■ **AIM OF THE TASK**
Reproduce the material below word for word, keeping every line unchanged.

┌─ DATA FOR THIS EXERCISE

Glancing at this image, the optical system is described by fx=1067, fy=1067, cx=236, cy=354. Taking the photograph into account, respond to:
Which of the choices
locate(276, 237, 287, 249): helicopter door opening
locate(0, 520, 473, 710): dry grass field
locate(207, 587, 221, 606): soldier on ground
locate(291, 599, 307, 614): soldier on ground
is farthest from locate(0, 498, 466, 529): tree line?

└─

■ **SOLUTION TO THE EXERCISE**
Glancing at this image, the optical system is described by fx=1067, fy=1067, cx=236, cy=354. Taking the photograph into account, respond to:
Which of the choices
locate(276, 237, 287, 249): helicopter door opening
locate(0, 520, 473, 710): dry grass field
locate(207, 587, 221, 606): soldier on ground
locate(291, 599, 307, 614): soldier on ground
is farthest from locate(0, 498, 466, 529): tree line?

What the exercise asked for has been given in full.